De estos asuntos sabía el joven soldado, porque en los barrios y las universidades circulaban publicaciones, se formaban grupos, se hablaba de cosas que, aunque prohibidas, eran ya incontrolables. Los jóvenes aprendían a leer entre líneas en periódicos como el Informaciones y analizaban los artículos de revistas como Cuadernos para el Diálogo, Cambio16, o las Noticias Obreras de la HOAC. Luego estaban las revistas, folletos, libros, panfletos, octavillas, publicaciones clandestinas y los bulos, que funcionaban de boca en boca y que habían anunciado, un número incontable de veces, la muerte del dictador y el final de la dictadura.

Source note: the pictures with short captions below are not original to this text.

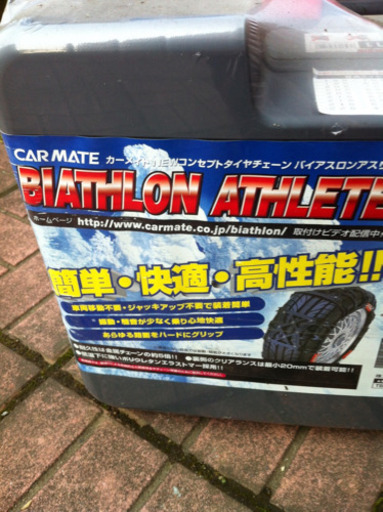 新品未使用カーメイト バイアスロンタイヤチェーン非金属ba11 マンチー二 金上のメンテナンス用品の中古あげます 譲ります ジモティーで不用品の処分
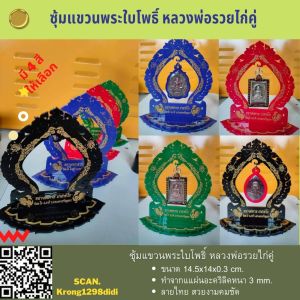 ซุ้มแขวนพระใบโพธิ์ หลวงพ่อรวยไก่คู่ โชว์พระ ไลท์สด ขนาด14.5x14x0.3 ซม. อะคิรลิคเกรดA หนา 3mm. ใช้แขวนโชว์ พระเครื่อง พระผง ตกแต่งห้องพระ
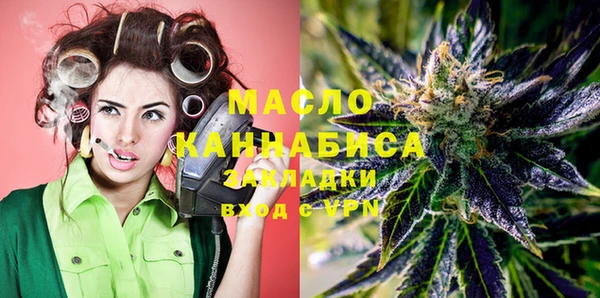 амфетамин Осташков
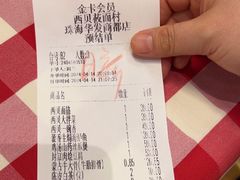 -西贝(华发商都店)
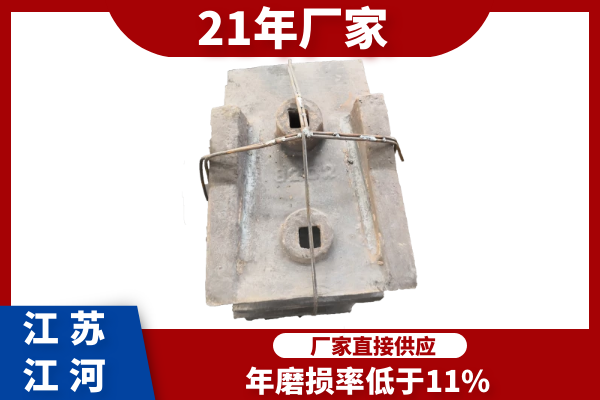 落煤斗小蝌蚪污APP下载用耐磨板
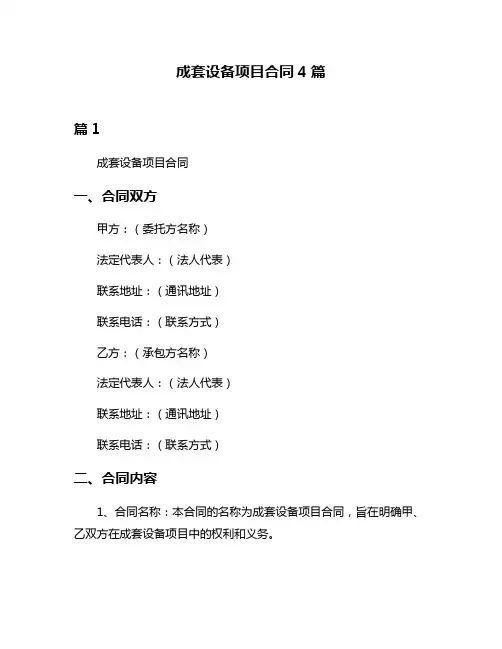 成套设备项目合同4篇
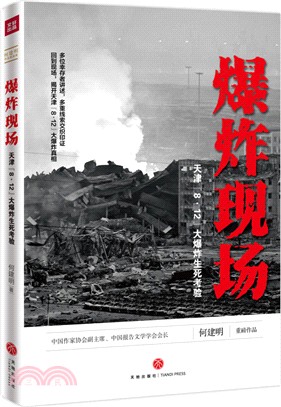 爆炸現場：天津“8‧12”大爆炸生死考驗（簡體書）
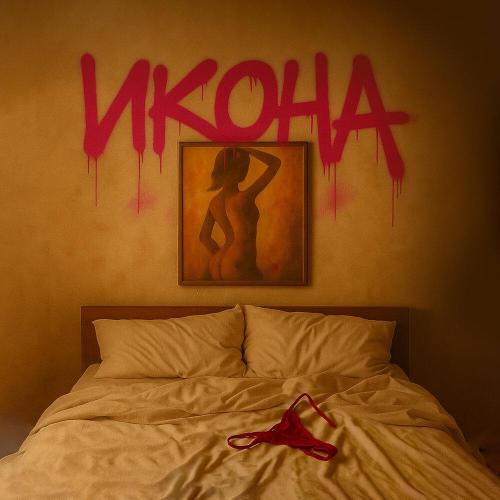 ЛОВЭЙЛАВ - ИКОНА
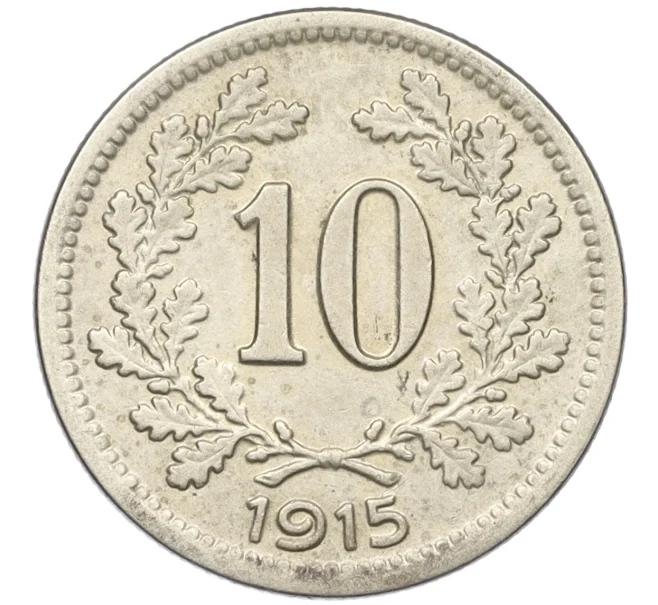 Монета 10 геллеров 1915 года Австрия (Артикул K12-22705)
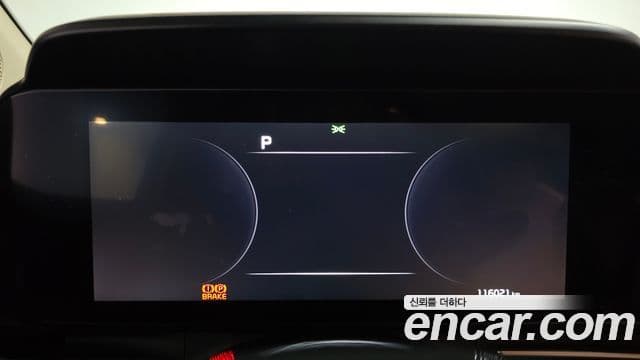 Kia Carnival 2023 — Фото 8/20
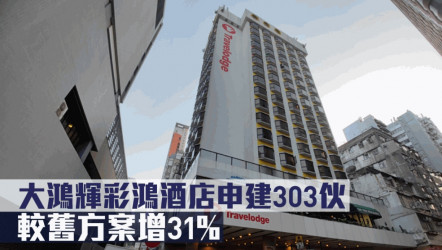 城市規劃｜大鴻輝彩鴻酒店申建303伙 較舊方案增31%
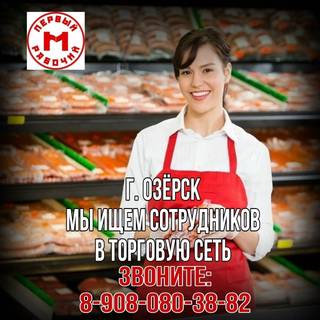 Сотрудник в торговые сети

Ahora también estaba acuartelado, por más que alguna misión estratégica, como entregar unas facturas en la Capitanía General, o recoger un sobre, vaya usted a saber, que la memoria del tiempo es una niebla y, esta vez, la niebla era especialmente espesa, le permitiera salir del cuartel.
Acuartelado, porque nadie sabe a ciencia cierta qué va a ser de este país, cuando la bota de la dictadura, ya vieja y desgastada, casi sin suela, pero aún cruel y poco proclive a la misericordia, deje ver un pié deforme, lleno de muñones y callosidades.
Por lo pronto, dejemos al joven soldado, que es, fue y será todos los soldados, junto a la barandilla que da a los Jardines de Sabatini, acompañado por su amigo, compañero y superior jerárquico, al que todos llamaban cabo Vicario, mientras una inmensa cola se desliza lentamente hacia el Salón de Columnas del Palacio Real.
Dejemos que disfruten una vez más, congelados en el tiempo, del viento frío de Madrid. Volverán pronto a la Compañía de Automovilismo de la Primera Región Militar, en Campamento. De allí saldrá un camión que llevará en su caja una escalera de metal y peldaños de madera, custodiada por nuestros dos personajes, helados de frío bajo el toldo, hasta el Valle de los Caídos. La escalera por la que descenderá el féretro.
Muchos años después, cuarenta tal vez, aunque ya quedó dicho lo de la niebla y la memoria, ambos podrían recordar que fueron jóvenes soldados que vieron la larga cola de visitantes convocados por la muerte al Palacio Real. Y aquel viaje al Valle de los Caídos. Y que, dentro de los servicios prestados a la patria durante aquella mili, debería contabilizarse que, desde su cuartel, partió también el camión descapotable que trasladó al viejo dictador hasta su tumba.
Entonces es cuando el cabo recordaría que fue el capitán de la Compañía el que, como administrador militar del susodicho camión, se empeñó en conducirlo durante el evento. A lo cual, nuestro joven soldado replicaría que tampoco olvidase que la imponente losa de 1500 kilos que cubre los restos, tal vez incorruptos, del que Mil años tardó en morirse, pero por fin la palmó, se encontraba en Alpedrete y fue labrada por canteros como su padre, nacido en Collado Mediano.
Canteros de la Sierra de Guadarrama. Aquellos que fueron jóvenes soldados en los lejanos días en los que tuvieron que trepar laderas arriba, a defender el Puerto de los Leones, para que Madrid no cayera.